- [BRIEF]: Copy out the records word for word, from the line with "How much distance exists" up to and including the line with "How far in distance", and leave the pictures out.

— Begin RECORDS PROVIDED —

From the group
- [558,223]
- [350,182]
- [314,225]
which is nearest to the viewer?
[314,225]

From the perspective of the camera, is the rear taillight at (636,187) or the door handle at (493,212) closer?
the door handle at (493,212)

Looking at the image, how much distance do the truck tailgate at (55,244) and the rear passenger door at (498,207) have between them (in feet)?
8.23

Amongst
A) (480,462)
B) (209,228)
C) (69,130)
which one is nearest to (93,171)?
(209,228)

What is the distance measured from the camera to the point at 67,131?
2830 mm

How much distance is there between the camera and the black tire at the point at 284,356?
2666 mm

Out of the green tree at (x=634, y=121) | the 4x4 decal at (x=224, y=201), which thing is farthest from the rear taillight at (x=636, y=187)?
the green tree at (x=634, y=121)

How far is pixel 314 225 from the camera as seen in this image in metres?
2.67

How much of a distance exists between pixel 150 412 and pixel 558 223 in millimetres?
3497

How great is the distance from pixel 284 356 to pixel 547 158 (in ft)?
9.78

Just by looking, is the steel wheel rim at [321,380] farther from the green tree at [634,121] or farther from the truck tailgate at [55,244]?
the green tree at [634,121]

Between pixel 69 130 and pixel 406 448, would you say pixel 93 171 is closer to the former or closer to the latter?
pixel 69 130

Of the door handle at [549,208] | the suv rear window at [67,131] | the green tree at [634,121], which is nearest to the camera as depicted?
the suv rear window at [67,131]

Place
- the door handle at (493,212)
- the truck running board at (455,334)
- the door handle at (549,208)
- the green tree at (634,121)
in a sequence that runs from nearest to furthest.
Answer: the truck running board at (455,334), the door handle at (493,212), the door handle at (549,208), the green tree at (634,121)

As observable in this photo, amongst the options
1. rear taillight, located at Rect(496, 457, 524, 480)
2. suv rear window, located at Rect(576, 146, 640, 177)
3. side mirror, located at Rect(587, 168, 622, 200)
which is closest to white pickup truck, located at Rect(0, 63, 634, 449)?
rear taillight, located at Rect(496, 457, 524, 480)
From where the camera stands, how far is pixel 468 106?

— End RECORDS PROVIDED —
— Begin RECORDS PROVIDED —

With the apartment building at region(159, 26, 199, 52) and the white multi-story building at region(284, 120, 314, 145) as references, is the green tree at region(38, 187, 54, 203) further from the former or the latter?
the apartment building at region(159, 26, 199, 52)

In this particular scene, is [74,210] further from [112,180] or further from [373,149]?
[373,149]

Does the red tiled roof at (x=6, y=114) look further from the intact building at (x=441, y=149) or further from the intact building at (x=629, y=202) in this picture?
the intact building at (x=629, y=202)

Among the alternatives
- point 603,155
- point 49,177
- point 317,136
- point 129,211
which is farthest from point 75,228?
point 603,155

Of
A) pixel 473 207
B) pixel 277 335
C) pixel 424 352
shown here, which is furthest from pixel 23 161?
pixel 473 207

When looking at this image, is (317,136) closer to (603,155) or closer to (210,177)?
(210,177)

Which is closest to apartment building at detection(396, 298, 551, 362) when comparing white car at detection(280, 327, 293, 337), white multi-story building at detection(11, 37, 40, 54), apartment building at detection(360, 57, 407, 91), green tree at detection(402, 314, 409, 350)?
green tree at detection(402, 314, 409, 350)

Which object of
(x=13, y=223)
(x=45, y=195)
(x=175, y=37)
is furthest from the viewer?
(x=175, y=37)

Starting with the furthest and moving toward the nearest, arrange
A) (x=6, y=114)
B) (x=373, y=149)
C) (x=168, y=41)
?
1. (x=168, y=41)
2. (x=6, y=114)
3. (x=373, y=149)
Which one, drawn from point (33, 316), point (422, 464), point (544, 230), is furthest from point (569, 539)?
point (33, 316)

— End RECORDS PROVIDED —
— Begin RECORDS PROVIDED —

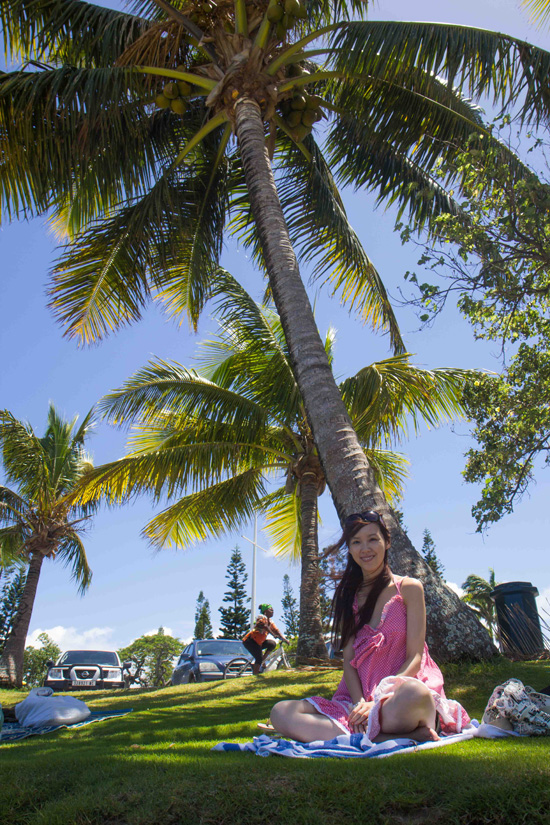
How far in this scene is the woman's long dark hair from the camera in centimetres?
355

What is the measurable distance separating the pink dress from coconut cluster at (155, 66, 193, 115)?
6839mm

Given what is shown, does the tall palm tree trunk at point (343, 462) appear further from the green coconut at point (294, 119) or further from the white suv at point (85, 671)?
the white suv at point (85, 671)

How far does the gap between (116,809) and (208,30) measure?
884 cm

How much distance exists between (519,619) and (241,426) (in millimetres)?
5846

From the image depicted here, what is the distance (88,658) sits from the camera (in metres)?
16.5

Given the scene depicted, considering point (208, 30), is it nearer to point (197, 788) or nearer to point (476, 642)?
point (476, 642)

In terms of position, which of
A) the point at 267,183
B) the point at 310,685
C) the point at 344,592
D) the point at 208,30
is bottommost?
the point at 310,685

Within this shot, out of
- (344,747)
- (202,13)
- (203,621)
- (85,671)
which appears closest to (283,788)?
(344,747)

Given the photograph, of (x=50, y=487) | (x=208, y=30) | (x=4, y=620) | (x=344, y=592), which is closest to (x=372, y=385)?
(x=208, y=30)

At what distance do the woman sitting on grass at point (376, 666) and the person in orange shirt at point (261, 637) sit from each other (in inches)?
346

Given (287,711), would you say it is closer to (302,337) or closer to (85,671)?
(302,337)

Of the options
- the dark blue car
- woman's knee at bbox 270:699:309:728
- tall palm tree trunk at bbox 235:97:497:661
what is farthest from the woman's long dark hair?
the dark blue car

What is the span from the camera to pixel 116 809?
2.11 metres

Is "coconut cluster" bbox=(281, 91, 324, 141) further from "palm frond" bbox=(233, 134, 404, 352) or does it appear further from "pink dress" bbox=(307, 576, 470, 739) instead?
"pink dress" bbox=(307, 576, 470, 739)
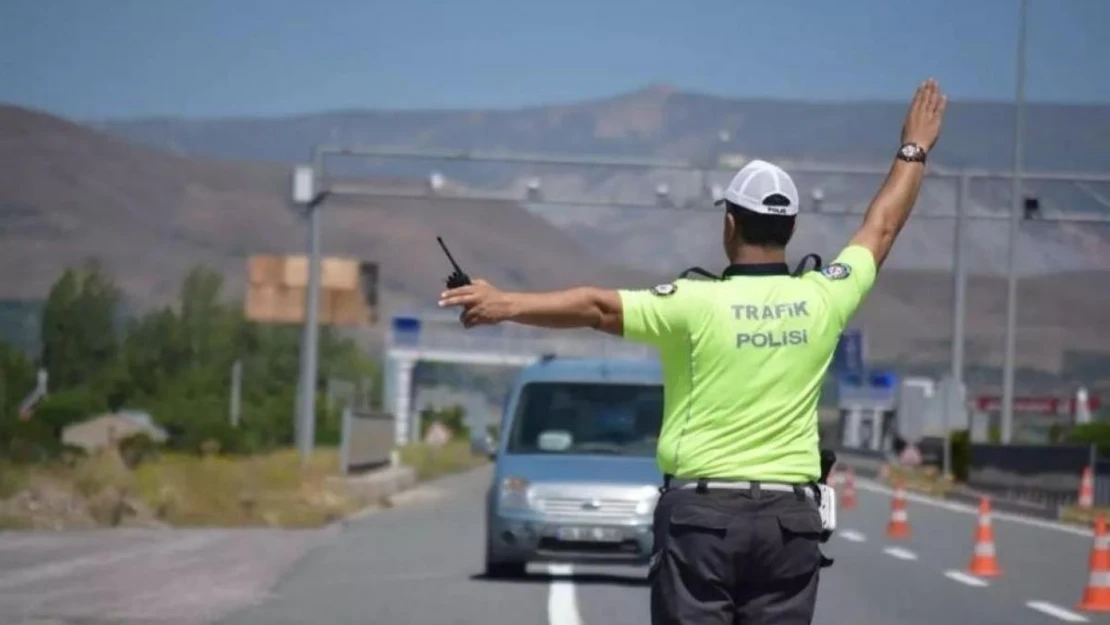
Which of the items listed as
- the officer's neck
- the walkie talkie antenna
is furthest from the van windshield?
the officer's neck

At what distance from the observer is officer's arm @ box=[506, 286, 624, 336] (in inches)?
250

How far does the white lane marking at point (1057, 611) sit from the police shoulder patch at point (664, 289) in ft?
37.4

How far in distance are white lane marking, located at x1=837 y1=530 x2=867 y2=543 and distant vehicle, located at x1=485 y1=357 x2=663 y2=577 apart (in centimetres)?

— End RECORDS PROVIDED —

- [RESPONSE TO THIS EXERCISE]:
How much distance exists between (519,619) and (241,426) (in millimetres)?
5846

From the image depicted here, what is the distance (88,658) sits from the camera (in metres)?
16.5

Given the scene depicted, considering point (208, 30), is it nearer to point (197, 788) or nearer to point (476, 642)?
point (476, 642)

In terms of position, which of
A) the point at 267,183
B) the point at 310,685
C) the point at 344,592
D) the point at 208,30
is bottommost?
the point at 310,685

Within this shot, out of
- (344,747)
- (202,13)
- (203,621)
- (85,671)
which appears closest to (283,788)?
(344,747)

Given the photograph, of (x=50, y=487) | (x=208, y=30) | (x=4, y=620) | (x=344, y=592), which is closest to (x=372, y=385)?
(x=208, y=30)

At what distance do the woman sitting on grass at point (376, 666) and the person in orange shirt at point (261, 637) sit from each other (in inches)?
346

Given (287,711), would you say it is closer to (302,337) or closer to (85,671)?
(302,337)

Of the options
- the dark blue car
- woman's knee at bbox 270:699:309:728
- tall palm tree trunk at bbox 235:97:497:661
what is farthest from the woman's long dark hair?
the dark blue car

What is the span from the camera to pixel 116 809?
2.11 metres

Is "coconut cluster" bbox=(281, 91, 324, 141) further from "palm frond" bbox=(233, 134, 404, 352) or does it appear further from "pink dress" bbox=(307, 576, 470, 739) instead?
"pink dress" bbox=(307, 576, 470, 739)
Which of the items listed as
- the officer's neck
- the walkie talkie antenna
is furthest from the van windshield?
the officer's neck

At what distance from the observer is officer's arm @ box=[506, 286, 624, 336] (in inches)?
250

How far does the white lane marking at point (1057, 611) sit from the police shoulder patch at point (664, 289) in ft?
37.4

How far in distance are white lane marking, located at x1=837 y1=530 x2=867 y2=543 and distant vehicle, located at x1=485 y1=357 x2=663 y2=577 apart (in centimetres)?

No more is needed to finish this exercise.